Line by line, return everything in the listing exactly.

______

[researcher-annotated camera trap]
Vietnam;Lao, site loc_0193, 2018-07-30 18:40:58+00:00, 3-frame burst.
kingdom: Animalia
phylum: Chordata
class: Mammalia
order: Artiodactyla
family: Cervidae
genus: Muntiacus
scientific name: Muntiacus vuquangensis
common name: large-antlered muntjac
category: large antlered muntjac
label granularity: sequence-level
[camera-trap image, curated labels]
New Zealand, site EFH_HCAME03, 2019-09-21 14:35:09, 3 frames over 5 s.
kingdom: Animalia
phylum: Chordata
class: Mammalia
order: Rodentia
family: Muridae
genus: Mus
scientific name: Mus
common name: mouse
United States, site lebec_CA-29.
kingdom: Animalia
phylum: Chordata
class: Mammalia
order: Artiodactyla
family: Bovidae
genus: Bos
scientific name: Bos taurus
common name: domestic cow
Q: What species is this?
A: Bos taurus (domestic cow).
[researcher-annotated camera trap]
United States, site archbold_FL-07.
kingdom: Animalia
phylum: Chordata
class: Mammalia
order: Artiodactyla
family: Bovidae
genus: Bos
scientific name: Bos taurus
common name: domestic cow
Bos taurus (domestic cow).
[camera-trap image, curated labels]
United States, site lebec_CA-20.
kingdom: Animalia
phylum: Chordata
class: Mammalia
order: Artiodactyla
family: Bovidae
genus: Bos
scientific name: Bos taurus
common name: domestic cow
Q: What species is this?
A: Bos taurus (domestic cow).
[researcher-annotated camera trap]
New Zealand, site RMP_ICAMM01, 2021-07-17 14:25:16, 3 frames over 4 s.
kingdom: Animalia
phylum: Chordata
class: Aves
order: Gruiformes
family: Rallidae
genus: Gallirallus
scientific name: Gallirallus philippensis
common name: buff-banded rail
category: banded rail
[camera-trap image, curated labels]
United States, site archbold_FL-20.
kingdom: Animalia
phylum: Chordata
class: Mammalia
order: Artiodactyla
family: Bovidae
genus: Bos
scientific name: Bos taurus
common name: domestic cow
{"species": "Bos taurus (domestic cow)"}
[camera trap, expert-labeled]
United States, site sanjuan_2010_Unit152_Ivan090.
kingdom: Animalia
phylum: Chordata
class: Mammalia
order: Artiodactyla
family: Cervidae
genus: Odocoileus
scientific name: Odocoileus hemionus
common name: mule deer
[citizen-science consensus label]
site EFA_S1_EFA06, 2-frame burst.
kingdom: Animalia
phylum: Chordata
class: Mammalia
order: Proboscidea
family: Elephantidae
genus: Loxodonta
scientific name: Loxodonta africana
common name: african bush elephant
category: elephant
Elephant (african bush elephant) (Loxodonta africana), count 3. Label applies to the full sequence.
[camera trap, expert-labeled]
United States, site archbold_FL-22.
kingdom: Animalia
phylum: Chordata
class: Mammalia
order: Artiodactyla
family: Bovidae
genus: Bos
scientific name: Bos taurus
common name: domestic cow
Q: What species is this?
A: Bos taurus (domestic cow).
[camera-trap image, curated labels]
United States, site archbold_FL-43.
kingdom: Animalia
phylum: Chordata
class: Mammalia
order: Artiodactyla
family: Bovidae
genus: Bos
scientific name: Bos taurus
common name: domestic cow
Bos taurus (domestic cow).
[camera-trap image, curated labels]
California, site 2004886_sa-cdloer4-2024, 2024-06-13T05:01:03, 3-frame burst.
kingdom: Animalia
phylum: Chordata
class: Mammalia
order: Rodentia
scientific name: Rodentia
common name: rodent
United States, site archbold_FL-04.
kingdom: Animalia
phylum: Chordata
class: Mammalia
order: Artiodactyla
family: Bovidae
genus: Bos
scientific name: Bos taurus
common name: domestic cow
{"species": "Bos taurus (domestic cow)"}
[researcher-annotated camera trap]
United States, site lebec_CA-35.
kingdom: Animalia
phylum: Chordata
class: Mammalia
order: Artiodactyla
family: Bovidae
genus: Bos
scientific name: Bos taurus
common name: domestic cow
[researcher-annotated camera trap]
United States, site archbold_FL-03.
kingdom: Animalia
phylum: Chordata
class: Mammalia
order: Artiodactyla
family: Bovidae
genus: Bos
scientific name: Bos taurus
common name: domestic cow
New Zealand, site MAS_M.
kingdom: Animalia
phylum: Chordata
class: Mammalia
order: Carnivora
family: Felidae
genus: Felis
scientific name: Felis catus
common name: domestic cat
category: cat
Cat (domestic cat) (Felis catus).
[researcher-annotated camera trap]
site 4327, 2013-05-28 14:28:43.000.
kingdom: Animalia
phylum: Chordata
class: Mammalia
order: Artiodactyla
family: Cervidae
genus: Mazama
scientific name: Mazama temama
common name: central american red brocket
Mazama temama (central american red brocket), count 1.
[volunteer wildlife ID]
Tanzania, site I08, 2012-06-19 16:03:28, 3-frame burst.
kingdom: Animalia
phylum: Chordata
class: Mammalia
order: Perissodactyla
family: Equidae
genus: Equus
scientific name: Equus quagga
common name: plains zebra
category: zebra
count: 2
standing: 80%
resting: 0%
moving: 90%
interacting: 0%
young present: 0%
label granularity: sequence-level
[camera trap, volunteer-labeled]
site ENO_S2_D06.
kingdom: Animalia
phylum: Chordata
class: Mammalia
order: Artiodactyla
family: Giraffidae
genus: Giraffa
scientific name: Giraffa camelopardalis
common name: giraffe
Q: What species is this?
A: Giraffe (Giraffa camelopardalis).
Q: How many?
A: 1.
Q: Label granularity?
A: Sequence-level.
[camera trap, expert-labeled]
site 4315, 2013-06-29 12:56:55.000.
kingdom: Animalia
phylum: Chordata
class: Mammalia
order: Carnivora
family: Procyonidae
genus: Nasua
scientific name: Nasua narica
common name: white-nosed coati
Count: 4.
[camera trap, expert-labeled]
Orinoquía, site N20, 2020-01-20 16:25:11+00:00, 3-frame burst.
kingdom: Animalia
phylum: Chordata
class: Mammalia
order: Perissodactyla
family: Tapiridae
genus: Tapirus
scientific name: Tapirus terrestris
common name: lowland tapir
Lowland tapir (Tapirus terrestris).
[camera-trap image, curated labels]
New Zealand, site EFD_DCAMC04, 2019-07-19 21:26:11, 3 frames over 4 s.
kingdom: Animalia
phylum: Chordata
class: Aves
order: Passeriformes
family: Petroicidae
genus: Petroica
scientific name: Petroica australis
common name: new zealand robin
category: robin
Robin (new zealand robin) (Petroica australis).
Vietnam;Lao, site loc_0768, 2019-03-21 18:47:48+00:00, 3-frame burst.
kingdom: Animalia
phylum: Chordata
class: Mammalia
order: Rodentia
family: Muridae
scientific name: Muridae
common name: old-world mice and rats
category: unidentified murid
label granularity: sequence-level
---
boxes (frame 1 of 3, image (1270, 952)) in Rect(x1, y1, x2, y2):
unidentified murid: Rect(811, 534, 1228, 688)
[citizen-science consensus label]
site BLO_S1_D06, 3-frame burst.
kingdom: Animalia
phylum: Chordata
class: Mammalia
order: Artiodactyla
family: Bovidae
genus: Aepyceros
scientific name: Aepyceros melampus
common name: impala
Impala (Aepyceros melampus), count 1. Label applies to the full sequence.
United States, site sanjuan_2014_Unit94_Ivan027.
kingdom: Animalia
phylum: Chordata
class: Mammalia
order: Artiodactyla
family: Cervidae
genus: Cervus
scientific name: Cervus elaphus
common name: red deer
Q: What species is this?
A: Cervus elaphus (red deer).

______

• [WRITTEN ANSWER]:
[researcher-annotated camera trap]
Vietnam;Lao, site loc_0193, 2018-07-30 18:40:58+00:00, 3-frame burst.
kingdom: Animalia
phylum: Chordata
class: Mammalia
order: Artiodactyla
family: Cervidae
genus: Muntiacus
scientific name: Muntiacus vuquangensis
common name: large-antlered muntjac
category: large antlered muntjac
label granularity: sequence-level
[camera-trap image, curated labels]
New Zealand, site EFH_HCAME03, 2019-09-21 14:35:09, 3 frames over 5 s.
kingdom: Animalia
phylum: Chordata
class: Mammalia
order: Rodentia
family: Muridae
genus: Mus
scientific name: Mus
common name: mouse
United States, site lebec_CA-29.
kingdom: Animalia
phylum: Chordata
class: Mammalia
order: Artiodactyla
family: Bovidae
genus: Bos
scientific name: Bos taurus
common name: domestic cow
Q: What species is this?
A: Bos taurus (domestic cow).
[researcher-annotated camera trap]
United States, site archbold_FL-07.
kingdom: Animalia
phylum: Chordata
class: Mammalia
order: Artiodactyla
family: Bovidae
genus: Bos
scientific name: Bos taurus
common name: domestic cow
Bos taurus (domestic cow).
[camera-trap image, curated labels]
United States, site lebec_CA-20.
kingdom: Animalia
phylum: Chordata
class: Mammalia
order: Artiodactyla
family: Bovidae
genus: Bos
scientific name: Bos taurus
common name: domestic cow
Q: What species is this?
A: Bos taurus (domestic cow).
[researcher-annotated camera trap]
New Zealand, site RMP_ICAMM01, 2021-07-17 14:25:16, 3 frames over 4 s.
kingdom: Animalia
phylum: Chordata
class: Aves
order: Gruiformes
family: Rallidae
genus: Gallirallus
scientific name: Gallirallus philippensis
common name: buff-banded rail
category: banded rail
[camera-trap image, curated labels]
United States, site archbold_FL-20.
kingdom: Animalia
phylum: Chordata
class: Mammalia
order: Artiodactyla
family: Bovidae
genus: Bos
scientific name: Bos taurus
common name: domestic cow
{"species": "Bos taurus (domestic cow)"}
[camera trap, expert-labeled]
United States, site sanjuan_2010_Unit152_Ivan090.
kingdom: Animalia
phylum: Chordata
class: Mammalia
order: Artiodactyla
family: Cervidae
genus: Odocoileus
scientific name: Odocoileus hemionus
common name: mule deer
[citizen-science consensus label]
site EFA_S1_EFA06, 2-frame burst.
kingdom: Animalia
phylum: Chordata
class: Mammalia
order: Proboscidea
family: Elephantidae
genus: Loxodonta
scientific name: Loxodonta africana
common name: african bush elephant
category: elephant
Elephant (african bush elephant) (Loxodonta africana), count 3. Label applies to the full sequence.
[camera trap, expert-labeled]
United States, site archbold_FL-22.
kingdom: Animalia
phylum: Chordata
class: Mammalia
order: Artiodactyla
family: Bovidae
genus: Bos
scientific name: Bos taurus
common name: domestic cow
Q: What species is this?
A: Bos taurus (domestic cow).
[camera-trap image, curated labels]
United States, site archbold_FL-43.
kingdom: Animalia
phylum: Chordata
class: Mammalia
order: Artiodactyla
family: Bovidae
genus: Bos
scientific name: Bos taurus
common name: domestic cow
Bos taurus (domestic cow).
[camera-trap image, curated labels]
California, site 2004886_sa-cdloer4-2024, 2024-06-13T05:01:03, 3-frame burst.
kingdom: Animalia
phylum: Chordata
class: Mammalia
order: Rodentia
scientific name: Rodentia
common name: rodent
United States, site archbold_FL-04.
kingdom: Animalia
phylum: Chordata
class: Mammalia
order: Artiodactyla
family: Bovidae
genus: Bos
scientific name: Bos taurus
common name: domestic cow
{"species": "Bos taurus (domestic cow)"}
[researcher-annotated camera trap]
United States, site lebec_CA-35.
kingdom: Animalia
phylum: Chordata
class: Mammalia
order: Artiodactyla
family: Bovidae
genus: Bos
scientific name: Bos taurus
common name: domestic cow
[researcher-annotated camera trap]
United States, site archbold_FL-03.
kingdom: Animalia
phylum: Chordata
class: Mammalia
order: Artiodactyla
family: Bovidae
genus: Bos
scientific name: Bos taurus
common name: domestic cow
New Zealand, site MAS_M.
kingdom: Animalia
phylum: Chordata
class: Mammalia
order: Carnivora
family: Felidae
genus: Felis
scientific name: Felis catus
common name: domestic cat
category: cat
Cat (domestic cat) (Felis catus).
[researcher-annotated camera trap]
site 4327, 2013-05-28 14:28:43.000.
kingdom: Animalia
phylum: Chordata
class: Mammalia
order: Artiodactyla
family: Cervidae
genus: Mazama
scientific name: Mazama temama
common name: central american red brocket
Mazama temama (central american red brocket), count 1.
[volunteer wildlife ID]
Tanzania, site I08, 2012-06-19 16:03:28, 3-frame burst.
kingdom: Animalia
phylum: Chordata
class: Mammalia
order: Perissodactyla
family: Equidae
genus: Equus
scientific name: Equus quagga
common name: plains zebra
category: zebra
count: 2
standing: 80%
resting: 0%
moving: 90%
interacting: 0%
young present: 0%
label granularity: sequence-level
[camera trap, volunteer-labeled]
site ENO_S2_D06.
kingdom: Animalia
phylum: Chordata
class: Mammalia
order: Artiodactyla
family: Giraffidae
genus: Giraffa
scientific name: Giraffa camelopardalis
common name: giraffe
Q: What species is this?
A: Giraffe (Giraffa camelopardalis).
Q: How many?
A: 1.
Q: Label granularity?
A: Sequence-level.
[camera trap, expert-labeled]
site 4315, 2013-06-29 12:56:55.000.
kingdom: Animalia
phylum: Chordata
class: Mammalia
order: Carnivora
family: Procyonidae
genus: Nasua
scientific name: Nasua narica
common name: white-nosed coati
Count: 4.
[camera trap, expert-labeled]
Orinoquía, site N20, 2020-01-20 16:25:11+00:00, 3-frame burst.
kingdom: Animalia
phylum: Chordata
class: Mammalia
order: Perissodactyla
family: Tapiridae
genus: Tapirus
scientific name: Tapirus terrestris
common name: lowland tapir
Lowland tapir (Tapirus terrestris).
[camera-trap image, curated labels]
New Zealand, site EFD_DCAMC04, 2019-07-19 21:26:11, 3 frames over 4 s.
kingdom: Animalia
phylum: Chordata
class: Aves
order: Passeriformes
family: Petroicidae
genus: Petroica
scientific name: Petroica australis
common name: new zealand robin
category: robin
Robin (new zealand robin) (Petroica australis).
Vietnam;Lao, site loc_0768, 2019-03-21 18:47:48+00:00, 3-frame burst.
kingdom: Animalia
phylum: Chordata
class: Mammalia
order: Rodentia
family: Muridae
scientific name: Muridae
common name: old-world mice and rats
category: unidentified murid
label granularity: sequence-level
---
boxes (frame 1 of 3, image (1270, 952)) in Rect(x1, y1, x2, y2):
unidentified murid: Rect(811, 534, 1228, 688)
[citizen-science consensus label]
site BLO_S1_D06, 3-frame burst.
kingdom: Animalia
phylum: Chordata
class: Mammalia
order: Artiodactyla
family: Bovidae
genus: Aepyceros
scientific name: Aepyceros melampus
common name: impala
Impala (Aepyceros melampus), count 1. Label applies to the full sequence.
United States, site sanjuan_2014_Unit94_Ivan027.
kingdom: Animalia
phylum: Chordata
class: Mammalia
order: Artiodactyla
family: Cervidae
genus: Cervus
scientific name: Cervus elaphus
common name: red deer
Q: What species is this?
A: Cervus elaphus (red deer).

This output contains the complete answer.